Opinião
Obrigada, Deus; sou CEO mulher
Não há espaço para retrocessos quando o assunto é equidade de gênero. E os últimos dias reafirmaram o quanto precisamos seguir vigilantes
Não há espaço para retrocessos quando o assunto é equidade de gênero. E os últimos dias reafirmaram o quanto precisamos seguir vigilantes
30 de setembro de 2024 - 14h00
Há quem pergunte por que é preciso falar tanto sobre equidade de gênero. Mas o fato é que, se descansamos, a pauta retrocede. O exemplo mais gritante disso ocorreu há poucos dias, quando o empresário Tallis Gomes, cofundador e CEO da G4 Educação, fez um post em seu Instagram com inúmeros comentários machistas e a frase que virou o epítome do infeliz episódio: “Deus me livre de mulher CEO”.
Como mulher, mãe, executiva, aliada das pautas de inclusão e retratação histórica, e como CEO que gera milhões em EBITDA, fiz um post rechaçando o absurdo daquela publicação. Não só eu. Centenas de executivas, empresárias e mulheres que caminham pessoal e profissionalmente rumo à equidade de gênero se manifestaram.
Tallis pediu desculpas, mas, convenhamos, um relato tão genuíno em defesa de algo tão incabível em pleno 2024 não se resolve com uma ou algumas palavras. Vale lembrar aqui que, no espaço de apenas um story, o empresário soltou pérolas sobre o suposto mau uso da “energia feminina”, a “masculinização” de mulheres líderes e a falta de priorização do lar e da família.

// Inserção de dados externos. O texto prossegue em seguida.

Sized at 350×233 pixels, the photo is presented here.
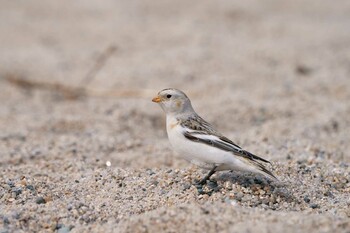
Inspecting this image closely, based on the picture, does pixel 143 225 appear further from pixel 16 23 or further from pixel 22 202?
pixel 16 23

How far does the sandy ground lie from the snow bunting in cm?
24

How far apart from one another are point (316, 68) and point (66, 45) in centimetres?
534

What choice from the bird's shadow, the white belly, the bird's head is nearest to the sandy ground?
the bird's shadow

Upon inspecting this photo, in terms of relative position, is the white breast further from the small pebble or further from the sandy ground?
the small pebble

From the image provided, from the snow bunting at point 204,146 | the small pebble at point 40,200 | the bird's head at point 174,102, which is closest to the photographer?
the snow bunting at point 204,146

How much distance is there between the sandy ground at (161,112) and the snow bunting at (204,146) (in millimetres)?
238

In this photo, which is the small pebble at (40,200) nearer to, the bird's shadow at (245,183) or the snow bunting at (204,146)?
the snow bunting at (204,146)

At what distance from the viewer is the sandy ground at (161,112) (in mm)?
4980

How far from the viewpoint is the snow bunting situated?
5105mm

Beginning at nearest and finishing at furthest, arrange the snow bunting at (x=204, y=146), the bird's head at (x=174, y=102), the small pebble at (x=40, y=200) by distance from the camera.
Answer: the snow bunting at (x=204, y=146)
the small pebble at (x=40, y=200)
the bird's head at (x=174, y=102)

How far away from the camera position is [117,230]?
454 cm

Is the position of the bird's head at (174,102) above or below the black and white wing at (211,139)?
above

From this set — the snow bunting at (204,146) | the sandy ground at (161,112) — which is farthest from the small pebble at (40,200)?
the snow bunting at (204,146)

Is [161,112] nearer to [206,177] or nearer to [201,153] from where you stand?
[206,177]
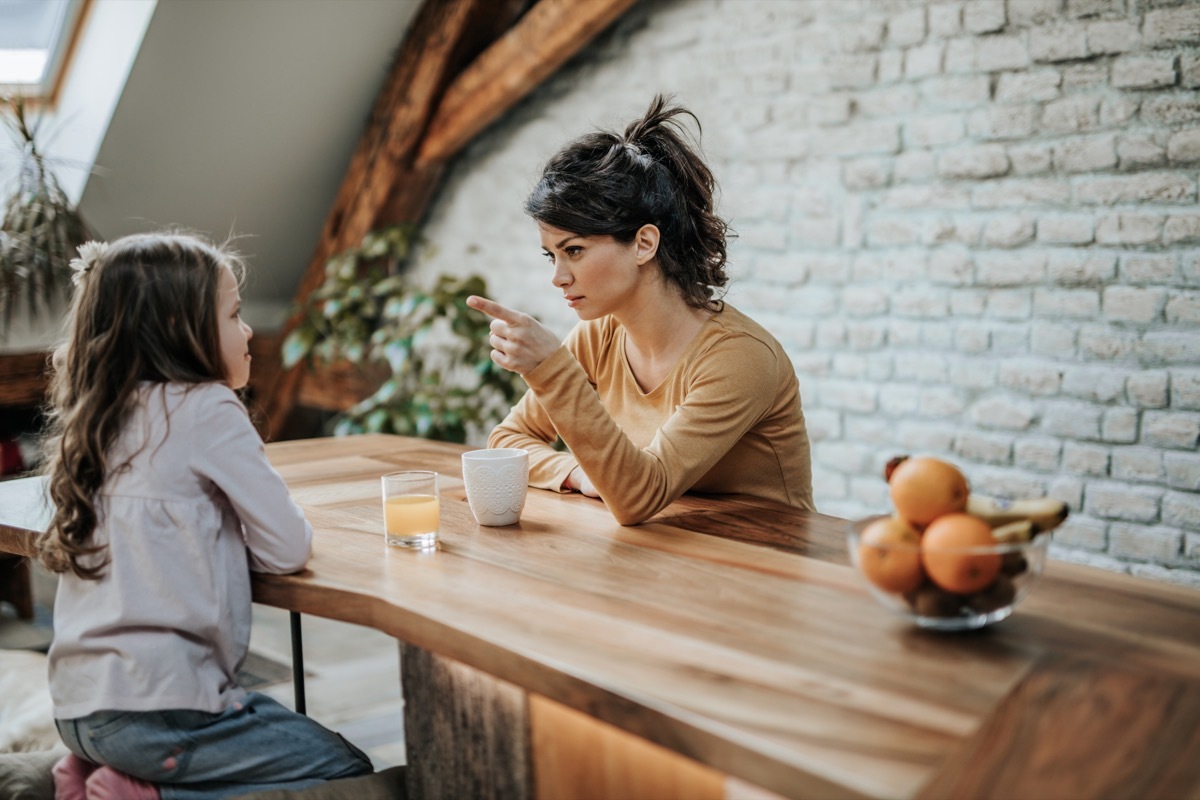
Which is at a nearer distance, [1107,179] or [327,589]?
[327,589]

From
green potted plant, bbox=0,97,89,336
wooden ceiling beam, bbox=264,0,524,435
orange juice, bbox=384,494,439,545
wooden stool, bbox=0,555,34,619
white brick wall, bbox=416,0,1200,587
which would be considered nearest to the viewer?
orange juice, bbox=384,494,439,545

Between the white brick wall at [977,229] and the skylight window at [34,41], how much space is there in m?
1.85

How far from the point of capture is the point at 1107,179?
266 centimetres

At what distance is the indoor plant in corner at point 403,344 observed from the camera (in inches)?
148

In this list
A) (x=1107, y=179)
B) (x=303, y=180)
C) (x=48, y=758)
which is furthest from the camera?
(x=303, y=180)

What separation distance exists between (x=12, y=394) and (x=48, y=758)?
260 centimetres

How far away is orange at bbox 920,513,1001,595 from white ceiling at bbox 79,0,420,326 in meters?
3.12

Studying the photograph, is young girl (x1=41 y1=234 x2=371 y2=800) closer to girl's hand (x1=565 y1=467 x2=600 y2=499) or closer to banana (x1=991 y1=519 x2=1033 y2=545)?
girl's hand (x1=565 y1=467 x2=600 y2=499)

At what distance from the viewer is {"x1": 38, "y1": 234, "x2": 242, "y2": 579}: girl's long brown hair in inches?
53.4

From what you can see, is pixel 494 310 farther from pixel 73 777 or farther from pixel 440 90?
pixel 440 90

Menos de 48 horas depois do pedido de desculpas, ele foi afastado do conselho consultivo da Hope, empresa liderada por mulheres e diretamente ligada ao bem-estar e à autoestima feminina. Em seguida, renunciou ao cargo de CEO e presidente do conselho da G4 e uma mulher, a chief financial officer (CFO) e sócia Maria Isabel Antonini, foi apontada para assumir o seu lugar.
Todos nós, que lidamos com imagem, sabemos que essas medidas seguem a cartilha básica da contenção de crise. Mas a história como um todo exige reflexão aprofundada, porque deixa inúmeras lições de onde estamos, para onde vamos e de quantos passos ainda devemos dar.
Primeiro, precisamos reconhecer a mobilização pública, neste caso especialmente de lideranças femininas, como importante ferramenta de transformação social. E por poder ocorrer sem que tenhamos de sair de casa ou de nossas mesas de trabalho, o fenômeno cresce em engajamento e permite reações imediatas a desrespeitos e desatinos.
Em um dos países que mais consomem redes sociais no mundo, o “ativismo virtual” – tantas vezes subestimado por não exigir mais do que um post, curtidas e comentários – reafirma o seu poder, virando capa, matéria e editorial de veículos fundamentais para o exercício da nossa democracia e a evolução da nossa sociedade e exigindo reação contundente a uma postura misógina.
O episódio também reaviva a necessidade de alinhamento entre valores, práticas e discurso das empresas. Nenhuma companhia séria pode ser liderada por alguém que se posicione contra causas sociais como a da equidade de gênero. Muito menos quando o seu público-alvo é feminino ou ela é ligada à educação, um dos setores que mais simbolizam o compromisso com o futuro do País e do mundo. É inquestionável: só as empresas comprometidas com os anseios da sociedade terão longevidade.
Por fim, mas não menos importante, vale comentar que, conforme a história evoluía nas redes e em veículos de comunicação, outros pontos de atenção em torno da pauta da inclusão começaram a aparecer. Todos de enorme relevância. Uma queixa levantada foi a de que poucos homens se manifestaram sobre o tema. A maioria deles silenciou. Talvez por falta de conhecimento e propriedade; por se sentir desconfortável de entrar nessa conversa ou por algum nível de concordância. Resumindo, a briga feminina não pode continuar sendo só feminina.
Também houve comentários de que as medidas tomadas só ocorreram porque as CEOs mulheres fazem parte da elite branca brasileira. E inegável que, especialmente em um país com tantos abismos sociais como o Brasil, os acessos para mulheres negras e periféricas chegarem a posições de liderança são ainda mais raros. Aliás, muito mais raros. Mas isso não diminui o debate, nem as batalhas que estamos travando. Pelo contrário, só aumenta a urgência de amplificarmos nossas conquistas para mais mulheres, especialmente as impactadas pela interseccionalidade. Sigamos vigilantes.